Excerpt to read
· · ·
3. Major Antibiotic-Resistant Pathogens

The rapid emergence and global dissemination of antibiotic-resistant pathogens have become a critical challenge in clinical practice. Several bacterial species have developed resistance to multiple classes of antibiotics, significantly limiting therapeutic options and increasing morbidity and mortality. These pathogens are commonly associated with both community-acquired and hospital-acquired infections.

Staphylococcus aureus

Methicillin-resistant Staphylococcus aureus (MRSA) is one of the most prevalent resistant pathogens worldwide. MRSA strains exhibit resistance to most β-lactam antibiotics due to altered penicillin-binding proteins and are frequently associated with skin and soft tissue infections, pneumonia, and bloodstream infections.

Enterobacteriaceae

Members of the Enterobacteriaceae family, particularly Escherichia coli and Klebsiella pneumoniae, have developed resistance through the production of extended-spectrum β-lactamases (ESBLs) and carbapenemases. These organisms are major causes of urinary tract infections, sepsis, and intra-abdominal infections. Carbapenem-resistant Enterobacteriaceae (CRE) are associated with high mortality rates.

Pseudomonas aeruginosa

Pseudomonas aeruginosa is an opportunistic pathogen with intrinsic resistance to many antibiotics and a remarkable ability to acquire additional resistance mechanisms. Multidrug-resistant P. aeruginosa commonly causes infections in immunocompromised patients, particularly ventilator-associated pneumonia and burn wound infections.

Acinetobacter baumannii

Acinetobacter baumannii has emerged as a significant cause of hospital-acquired infections, especially in intensive care units. Multidrug-resistant and extensively drug-resistant strains show resistance to β-lactams, aminoglycosides, and fluoroquinolones, often leaving limited treatment options such as colistin.

Enterococcus species

Vancomycin-resistant enterococci (VRE), particularly Enterococcus faecium, pose a serious threat in healthcare settings. Resistance to glycopeptides complicates the treatment of bloodstream, urinary tract, and surgical site infections.

Mycobacterium tuberculosis

Drug-resistant tuberculosis remains a major global health concern. Multidrug-resistant tuberculosis (MDR-TB) is resistant to isoniazid and rifampicin, while extensively drug-resistant tuberculosis (XDR-TB) shows additional resistance to fluoroquinolones and second-line injectable drugs, leading to prolonged treatment and poor outcomes. The increasing prevalence of these antibiotic-resistant pathogens highlights the urgent need for improved surveillance, rational antibiotic use, and the development of novel antimicrobial agents.

4. Factors Contributing to Antibiotic Resistance

Antibiotic resistance is a multifactorial problem driven by human behavior, healthcare practices, agricultural activities, and microbial evolution. The interaction of these factors accelerates the emergence and spread of resistant microorganisms across communities and healthcare settings.

Inappropriate and Excessive Use of Antibiotics

One of the primary drivers of antibiotic resistance is the irrational use of antibiotics in clinical practice. This includes over prescription, use of broad-spectrum antibiotics when narrow-spectrum agents would suffice, incorrect dosing, and failure to complete prescribed treatment courses. Additionally, antibiotics are frequently used to treat viral infections, where they provide no therapeutic benefit, further promoting resistance.
· · ·
Given data
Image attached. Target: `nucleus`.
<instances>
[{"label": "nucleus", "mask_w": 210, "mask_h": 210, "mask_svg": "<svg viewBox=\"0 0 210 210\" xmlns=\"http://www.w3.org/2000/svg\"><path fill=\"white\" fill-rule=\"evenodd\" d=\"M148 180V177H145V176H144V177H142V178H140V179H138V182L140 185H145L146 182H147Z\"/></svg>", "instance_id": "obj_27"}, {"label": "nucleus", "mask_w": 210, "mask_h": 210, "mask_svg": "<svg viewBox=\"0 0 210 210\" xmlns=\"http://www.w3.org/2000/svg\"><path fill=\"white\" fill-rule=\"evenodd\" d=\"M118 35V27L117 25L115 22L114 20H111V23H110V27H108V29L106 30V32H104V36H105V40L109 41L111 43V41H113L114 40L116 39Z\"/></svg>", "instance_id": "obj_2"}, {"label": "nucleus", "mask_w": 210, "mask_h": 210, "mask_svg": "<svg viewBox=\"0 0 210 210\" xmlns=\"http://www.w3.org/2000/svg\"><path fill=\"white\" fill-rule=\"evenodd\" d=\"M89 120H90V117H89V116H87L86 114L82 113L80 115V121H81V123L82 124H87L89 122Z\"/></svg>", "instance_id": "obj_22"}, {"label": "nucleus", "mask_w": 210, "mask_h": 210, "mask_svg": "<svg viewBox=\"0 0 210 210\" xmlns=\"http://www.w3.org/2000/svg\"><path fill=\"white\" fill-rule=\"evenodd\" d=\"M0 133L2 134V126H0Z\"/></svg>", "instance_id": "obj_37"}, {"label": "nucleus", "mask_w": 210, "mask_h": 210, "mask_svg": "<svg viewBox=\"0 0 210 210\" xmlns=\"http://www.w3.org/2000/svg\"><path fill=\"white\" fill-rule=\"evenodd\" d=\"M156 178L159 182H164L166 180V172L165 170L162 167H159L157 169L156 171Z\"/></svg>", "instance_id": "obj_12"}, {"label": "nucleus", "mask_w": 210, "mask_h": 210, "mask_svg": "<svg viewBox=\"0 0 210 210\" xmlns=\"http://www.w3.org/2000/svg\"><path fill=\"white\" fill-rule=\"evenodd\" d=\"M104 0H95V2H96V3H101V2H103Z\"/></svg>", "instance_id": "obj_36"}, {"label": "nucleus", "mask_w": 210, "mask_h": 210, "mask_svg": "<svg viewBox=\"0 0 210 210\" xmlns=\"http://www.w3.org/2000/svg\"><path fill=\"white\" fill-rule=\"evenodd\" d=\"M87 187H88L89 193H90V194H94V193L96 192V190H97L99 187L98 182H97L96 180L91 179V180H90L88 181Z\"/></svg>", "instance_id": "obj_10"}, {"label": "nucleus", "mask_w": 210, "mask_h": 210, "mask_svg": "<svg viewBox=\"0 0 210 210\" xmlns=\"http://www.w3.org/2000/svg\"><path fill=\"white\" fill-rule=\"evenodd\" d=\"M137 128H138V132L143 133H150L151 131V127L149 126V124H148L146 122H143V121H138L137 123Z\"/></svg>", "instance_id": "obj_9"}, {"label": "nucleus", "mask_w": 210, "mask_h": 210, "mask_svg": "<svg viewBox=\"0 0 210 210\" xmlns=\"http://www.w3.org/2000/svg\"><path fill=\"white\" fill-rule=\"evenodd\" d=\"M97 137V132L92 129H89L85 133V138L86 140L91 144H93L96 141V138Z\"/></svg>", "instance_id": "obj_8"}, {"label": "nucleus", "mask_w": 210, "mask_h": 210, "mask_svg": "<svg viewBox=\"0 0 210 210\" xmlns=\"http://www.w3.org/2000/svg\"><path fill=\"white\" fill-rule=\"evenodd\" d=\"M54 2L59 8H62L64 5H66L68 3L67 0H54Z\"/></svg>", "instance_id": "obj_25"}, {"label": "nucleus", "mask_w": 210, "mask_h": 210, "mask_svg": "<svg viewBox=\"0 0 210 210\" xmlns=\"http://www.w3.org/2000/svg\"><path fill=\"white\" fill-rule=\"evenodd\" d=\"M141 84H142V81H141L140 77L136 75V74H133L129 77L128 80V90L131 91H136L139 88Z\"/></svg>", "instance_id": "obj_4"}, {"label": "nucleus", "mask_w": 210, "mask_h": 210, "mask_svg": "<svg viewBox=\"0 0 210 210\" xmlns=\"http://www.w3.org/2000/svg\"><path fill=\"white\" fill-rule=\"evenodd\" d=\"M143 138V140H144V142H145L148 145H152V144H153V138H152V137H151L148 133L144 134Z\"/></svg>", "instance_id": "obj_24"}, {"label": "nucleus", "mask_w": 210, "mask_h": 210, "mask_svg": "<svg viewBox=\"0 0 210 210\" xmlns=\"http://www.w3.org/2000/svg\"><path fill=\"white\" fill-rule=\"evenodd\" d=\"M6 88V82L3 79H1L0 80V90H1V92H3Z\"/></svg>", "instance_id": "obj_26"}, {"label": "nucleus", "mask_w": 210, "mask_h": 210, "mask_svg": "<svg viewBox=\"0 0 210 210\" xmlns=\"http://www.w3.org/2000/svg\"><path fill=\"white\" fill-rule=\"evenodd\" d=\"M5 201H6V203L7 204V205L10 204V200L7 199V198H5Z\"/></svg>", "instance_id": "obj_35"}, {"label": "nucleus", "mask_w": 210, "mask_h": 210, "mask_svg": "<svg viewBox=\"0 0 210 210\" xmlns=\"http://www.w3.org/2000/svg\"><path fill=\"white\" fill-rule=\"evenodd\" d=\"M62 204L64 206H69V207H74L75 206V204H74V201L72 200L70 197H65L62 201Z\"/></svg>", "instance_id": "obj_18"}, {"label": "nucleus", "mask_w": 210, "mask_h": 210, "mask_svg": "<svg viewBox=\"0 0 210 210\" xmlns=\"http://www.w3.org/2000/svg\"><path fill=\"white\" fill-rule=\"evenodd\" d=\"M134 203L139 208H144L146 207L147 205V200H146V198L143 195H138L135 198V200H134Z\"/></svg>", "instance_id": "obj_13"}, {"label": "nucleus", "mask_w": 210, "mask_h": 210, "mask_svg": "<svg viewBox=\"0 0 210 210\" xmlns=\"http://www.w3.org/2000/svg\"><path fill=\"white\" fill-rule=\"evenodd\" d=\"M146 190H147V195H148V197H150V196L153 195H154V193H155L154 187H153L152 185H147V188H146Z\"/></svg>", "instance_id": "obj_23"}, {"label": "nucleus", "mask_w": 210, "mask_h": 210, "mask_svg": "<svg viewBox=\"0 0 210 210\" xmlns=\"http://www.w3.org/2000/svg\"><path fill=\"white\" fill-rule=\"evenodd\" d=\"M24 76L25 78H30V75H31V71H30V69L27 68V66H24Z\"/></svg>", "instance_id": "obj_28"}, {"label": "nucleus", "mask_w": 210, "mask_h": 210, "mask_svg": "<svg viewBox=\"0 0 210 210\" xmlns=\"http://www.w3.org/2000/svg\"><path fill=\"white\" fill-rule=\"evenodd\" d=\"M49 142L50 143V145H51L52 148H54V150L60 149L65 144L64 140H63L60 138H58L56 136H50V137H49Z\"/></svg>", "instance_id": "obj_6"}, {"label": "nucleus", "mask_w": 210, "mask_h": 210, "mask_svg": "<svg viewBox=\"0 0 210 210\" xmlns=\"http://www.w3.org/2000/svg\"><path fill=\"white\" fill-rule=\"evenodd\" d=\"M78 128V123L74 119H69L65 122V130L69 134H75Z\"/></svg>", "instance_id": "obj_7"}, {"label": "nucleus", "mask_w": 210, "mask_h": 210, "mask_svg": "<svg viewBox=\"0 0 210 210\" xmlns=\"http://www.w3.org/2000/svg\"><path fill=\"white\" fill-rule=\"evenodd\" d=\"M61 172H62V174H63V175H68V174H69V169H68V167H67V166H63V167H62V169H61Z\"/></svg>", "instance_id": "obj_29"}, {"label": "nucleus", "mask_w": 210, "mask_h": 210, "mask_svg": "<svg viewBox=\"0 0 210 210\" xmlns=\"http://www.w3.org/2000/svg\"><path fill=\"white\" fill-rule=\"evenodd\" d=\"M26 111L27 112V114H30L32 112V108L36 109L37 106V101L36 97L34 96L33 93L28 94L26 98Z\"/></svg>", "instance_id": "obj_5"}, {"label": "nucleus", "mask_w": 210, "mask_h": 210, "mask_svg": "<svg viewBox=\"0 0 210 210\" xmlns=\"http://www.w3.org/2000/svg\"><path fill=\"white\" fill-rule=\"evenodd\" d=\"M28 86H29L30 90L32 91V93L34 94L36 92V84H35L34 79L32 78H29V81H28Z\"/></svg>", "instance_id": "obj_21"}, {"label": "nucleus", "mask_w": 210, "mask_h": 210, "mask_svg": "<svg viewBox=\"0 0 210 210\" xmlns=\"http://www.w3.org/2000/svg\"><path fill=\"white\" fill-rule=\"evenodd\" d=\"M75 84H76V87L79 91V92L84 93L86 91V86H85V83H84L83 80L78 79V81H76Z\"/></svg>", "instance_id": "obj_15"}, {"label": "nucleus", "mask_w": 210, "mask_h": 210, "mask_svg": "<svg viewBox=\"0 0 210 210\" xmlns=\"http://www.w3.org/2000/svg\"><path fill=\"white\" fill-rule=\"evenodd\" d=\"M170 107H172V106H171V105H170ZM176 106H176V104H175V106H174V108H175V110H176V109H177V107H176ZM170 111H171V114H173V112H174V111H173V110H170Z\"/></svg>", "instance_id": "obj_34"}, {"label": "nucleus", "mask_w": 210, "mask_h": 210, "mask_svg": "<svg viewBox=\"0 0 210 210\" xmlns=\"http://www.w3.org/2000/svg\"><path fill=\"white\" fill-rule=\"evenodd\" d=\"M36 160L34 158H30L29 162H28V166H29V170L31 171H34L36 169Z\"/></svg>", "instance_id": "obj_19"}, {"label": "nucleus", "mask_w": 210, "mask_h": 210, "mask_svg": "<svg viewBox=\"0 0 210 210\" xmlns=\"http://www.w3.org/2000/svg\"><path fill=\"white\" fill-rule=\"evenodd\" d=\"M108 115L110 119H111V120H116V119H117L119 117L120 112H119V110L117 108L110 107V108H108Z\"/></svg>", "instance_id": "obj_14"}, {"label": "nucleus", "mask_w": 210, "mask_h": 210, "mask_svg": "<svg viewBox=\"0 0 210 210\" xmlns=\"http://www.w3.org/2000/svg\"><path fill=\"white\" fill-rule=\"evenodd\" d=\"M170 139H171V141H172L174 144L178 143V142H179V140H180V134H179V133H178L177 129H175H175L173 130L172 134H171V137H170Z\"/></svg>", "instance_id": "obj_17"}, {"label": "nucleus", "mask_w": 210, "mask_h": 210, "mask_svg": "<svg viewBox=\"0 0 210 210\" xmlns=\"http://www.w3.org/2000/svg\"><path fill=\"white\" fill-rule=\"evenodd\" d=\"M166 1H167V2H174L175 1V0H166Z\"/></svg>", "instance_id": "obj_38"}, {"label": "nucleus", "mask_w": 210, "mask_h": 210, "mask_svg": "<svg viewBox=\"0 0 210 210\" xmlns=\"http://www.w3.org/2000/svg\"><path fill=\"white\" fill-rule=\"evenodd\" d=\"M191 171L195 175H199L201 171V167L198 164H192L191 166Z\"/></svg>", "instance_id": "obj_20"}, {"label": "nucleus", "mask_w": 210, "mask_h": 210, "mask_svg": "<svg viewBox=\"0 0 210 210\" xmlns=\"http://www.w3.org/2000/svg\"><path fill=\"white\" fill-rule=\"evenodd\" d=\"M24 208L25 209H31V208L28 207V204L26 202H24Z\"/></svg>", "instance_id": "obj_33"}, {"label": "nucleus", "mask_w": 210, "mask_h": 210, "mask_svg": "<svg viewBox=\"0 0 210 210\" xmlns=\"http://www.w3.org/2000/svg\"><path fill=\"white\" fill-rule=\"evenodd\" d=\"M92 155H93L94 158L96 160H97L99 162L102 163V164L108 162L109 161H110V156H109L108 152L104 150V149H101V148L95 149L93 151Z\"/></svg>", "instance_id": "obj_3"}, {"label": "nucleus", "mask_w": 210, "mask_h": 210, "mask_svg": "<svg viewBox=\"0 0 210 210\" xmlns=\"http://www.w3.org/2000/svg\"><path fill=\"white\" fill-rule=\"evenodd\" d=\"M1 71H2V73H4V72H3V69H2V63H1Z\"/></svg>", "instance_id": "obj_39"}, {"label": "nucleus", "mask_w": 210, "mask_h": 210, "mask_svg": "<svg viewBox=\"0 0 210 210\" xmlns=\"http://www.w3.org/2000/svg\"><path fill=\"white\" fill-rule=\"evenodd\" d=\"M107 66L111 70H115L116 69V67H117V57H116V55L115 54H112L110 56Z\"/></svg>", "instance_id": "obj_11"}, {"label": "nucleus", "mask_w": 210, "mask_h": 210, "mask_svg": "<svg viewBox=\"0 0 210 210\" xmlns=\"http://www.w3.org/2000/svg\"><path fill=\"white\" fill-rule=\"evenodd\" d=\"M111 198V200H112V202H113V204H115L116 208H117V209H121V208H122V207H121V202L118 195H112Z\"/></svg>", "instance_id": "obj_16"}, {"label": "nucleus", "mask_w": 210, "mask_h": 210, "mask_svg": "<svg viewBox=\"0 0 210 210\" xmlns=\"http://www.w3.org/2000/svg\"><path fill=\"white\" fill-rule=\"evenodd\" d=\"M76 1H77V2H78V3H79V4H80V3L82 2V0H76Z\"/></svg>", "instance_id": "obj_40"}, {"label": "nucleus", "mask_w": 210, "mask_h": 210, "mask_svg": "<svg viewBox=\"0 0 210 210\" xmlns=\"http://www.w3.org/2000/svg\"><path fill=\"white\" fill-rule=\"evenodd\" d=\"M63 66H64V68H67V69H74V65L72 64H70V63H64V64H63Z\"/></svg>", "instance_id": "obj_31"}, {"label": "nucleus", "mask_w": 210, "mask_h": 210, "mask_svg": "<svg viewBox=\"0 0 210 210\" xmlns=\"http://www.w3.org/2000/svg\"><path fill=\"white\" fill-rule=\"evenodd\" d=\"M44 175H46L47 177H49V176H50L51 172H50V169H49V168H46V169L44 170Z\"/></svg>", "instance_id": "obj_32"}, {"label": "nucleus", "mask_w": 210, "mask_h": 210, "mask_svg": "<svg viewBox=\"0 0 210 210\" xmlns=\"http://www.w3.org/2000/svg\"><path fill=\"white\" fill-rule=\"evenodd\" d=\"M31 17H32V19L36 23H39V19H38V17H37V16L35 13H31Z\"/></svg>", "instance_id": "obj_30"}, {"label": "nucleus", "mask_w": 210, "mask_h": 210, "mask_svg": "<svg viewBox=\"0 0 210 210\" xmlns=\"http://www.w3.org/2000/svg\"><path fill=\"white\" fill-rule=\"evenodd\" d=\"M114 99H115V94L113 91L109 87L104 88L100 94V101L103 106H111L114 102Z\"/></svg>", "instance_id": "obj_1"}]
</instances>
· · ·
Check your understanding
a: In the text on antibiotic resistance, update the part that opens with the words containing "The rapid emergence" and closes with "and bloodstream infections.", putting "germs" in place of "pathogens".
b: According to the text on antibiotic resistance, which two drugs is multidrug-resistant tuberculosis resistant to?
c: Resume the text on antibiotic resistance, picking up right after its last sentence.

Task responses
a:
The rapid emergence and global dissemination of antibiotic-resistant germs have become a critical challenge in clinical practice. Several bacterial species have developed resistance to multiple classes of antibiotics, significantly limiting therapeutic options and increasing morbidity and mortality. These germs are commonly associated with both community-acquired and hospital-acquired infections.

Staphylococcus aureus

Methicillin-resistant Staphylococcus aureus (MRSA) is one of the most prevalent resistant germs worldwide. MRSA strains exhibit resistance to most β-lactam antibiotics due to altered penicillin-binding proteins and are frequently associated with skin and soft tissue infections, pneumonia, and bloodstream infections.

b: Isoniazid and rifampicin.

c:
Self-Medication and Over-the-Counter Availability

In many regions, particularly in developing countries, antibiotics are readily available without prescription. Self-medication, reuse of leftover antibiotics, and sharing medications among individuals contribute significantly to subtherapeutic dosing and selection of resistant bacterial strains.

Use of Antibiotics in Agriculture and Animal Husbandry

The extensive use of antibiotics as growth promoters and for disease prevention in livestock and poultry plays a crucial role in the development of resistant bacteria. These resistant organisms can be transmitted to humans through the food chain, direct animal contact, or environmental contamination, emphasizing the importance of a One Health approach.

Poor Infection Control and Sanitation

Inadequate infection prevention and control measures, including poor hand hygiene, insufficient sterilization of medical equipment, overcrowding in hospitals, and lack of clean water and sanitation, facilitate the spread of resistant pathogens, particularly in healthcare settings.

Lack of Rapid Diagnostic Tools

The absence of rapid and accurate diagnostic methods often leads to empirical and inappropriate antibiotic prescribing. Delayed identification of causative pathogens and their susceptibility profiles results in unnecessary exposure to broad-spectrum antibiotics.

Limited Development of New Antibiotics

The slowdown in antibiotic research and development due to high costs, regulatory challenges, and low commercial returns has created a gap between emerging resistance and available treatment options. This has intensified reliance on existing antibiotics, further accelerating resistance.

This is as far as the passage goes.